乳がんの抗がん剤治療によって不妊になる理由

抗がん剤治療を行うと、妊娠が非常に難しくなると言われています。

私たちカップルも、医師からそのように説明を受けました。

20~30代でこれから子供をもうけようと思っていた夫婦やカップルにとっては、非常に大きな問題です。

今回の記事は、抗がん剤による不妊について書いていきたいと思います。

抗がん剤治療で妊娠できなくなる理由は?

抗がん剤により無月経となり、最悪閉経してしまう

抗がん剤治療によって妊娠できなくなる理由は月経、つまり生理が止まり無月経となるためです。

無月経となる原因は、抗がん剤によって卵巣がダメージを受けるからです。

抗がん剤の投与開始から、1~2ヶ月経過後に発生する場合があります。

抗がん剤治療が終了すると通常月経は再開しますが、そのまま戻らず閉経してしまう人も少なくありません。

閉経する確率は年齢、使用する抗がん剤によって変わります。

抗がん剤による卵巣へのダメージ

抗がん剤治療が終わって月経が来たとしても、卵巣が抗がん剤によってダメージを受け、妊娠しにくくなってしまう場合があります。

このケースも多くあり、月経が戻ったからといって安心することはできません。

抗がん剤の種類による影響の違い

抗がん剤の種類によって、卵巣へのダメージに差があります。

最もダメージが大きいとされる薬剤に、シクロホスファミドがあります。

乳がんの抗がん剤治療でよく持ちいられるFEC療法やAC療法にもCの頭文字があるように、シクロホスファミドが入っています。

シクロホスファミドをどの程度の量投与したかが、卵巣へのダメージや月経への影響にかかわると考えられています。
__________________________________________________
[課題]: 本文によると、抗がん剤治療が終わって月経が戻っても安心できないのはなぜか、一、二文で説明しなさい。
__________________________________________________
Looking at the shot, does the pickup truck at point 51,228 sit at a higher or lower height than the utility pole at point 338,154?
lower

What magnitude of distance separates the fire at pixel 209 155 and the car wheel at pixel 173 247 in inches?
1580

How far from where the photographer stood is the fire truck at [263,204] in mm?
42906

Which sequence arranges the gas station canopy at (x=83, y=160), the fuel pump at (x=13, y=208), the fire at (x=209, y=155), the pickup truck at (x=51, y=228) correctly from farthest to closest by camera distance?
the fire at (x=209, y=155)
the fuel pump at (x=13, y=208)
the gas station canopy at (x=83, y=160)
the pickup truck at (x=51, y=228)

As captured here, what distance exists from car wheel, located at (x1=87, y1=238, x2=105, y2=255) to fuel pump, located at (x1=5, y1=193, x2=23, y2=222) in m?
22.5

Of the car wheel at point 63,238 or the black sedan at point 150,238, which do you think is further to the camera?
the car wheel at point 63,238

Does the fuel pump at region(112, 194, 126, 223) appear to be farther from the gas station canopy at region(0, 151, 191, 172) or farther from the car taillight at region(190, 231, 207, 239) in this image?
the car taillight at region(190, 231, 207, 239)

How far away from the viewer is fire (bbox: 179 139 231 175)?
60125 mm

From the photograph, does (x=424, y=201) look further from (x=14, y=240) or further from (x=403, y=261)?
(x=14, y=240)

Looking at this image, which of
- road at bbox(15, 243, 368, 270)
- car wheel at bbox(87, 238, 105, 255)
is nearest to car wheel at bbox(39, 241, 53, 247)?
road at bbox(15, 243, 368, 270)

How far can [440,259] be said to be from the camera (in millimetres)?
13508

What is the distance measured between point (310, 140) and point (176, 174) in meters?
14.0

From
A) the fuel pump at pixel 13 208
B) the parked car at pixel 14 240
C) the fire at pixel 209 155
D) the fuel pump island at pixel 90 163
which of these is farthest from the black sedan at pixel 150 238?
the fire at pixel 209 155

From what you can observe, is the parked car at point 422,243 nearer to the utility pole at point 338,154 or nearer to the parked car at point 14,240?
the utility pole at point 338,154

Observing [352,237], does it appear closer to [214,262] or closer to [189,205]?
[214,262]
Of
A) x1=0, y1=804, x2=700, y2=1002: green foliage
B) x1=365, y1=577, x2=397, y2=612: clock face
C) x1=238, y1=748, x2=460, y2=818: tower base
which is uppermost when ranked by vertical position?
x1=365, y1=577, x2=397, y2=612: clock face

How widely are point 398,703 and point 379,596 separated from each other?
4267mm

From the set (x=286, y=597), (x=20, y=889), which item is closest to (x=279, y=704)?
__________________________________________________
[解答]: 月経が戻っても、卵巣が抗がん剤によってダメージを受けていて、妊娠しにくくなっている場合があるからだ。そうしたケースも多くあるとされている。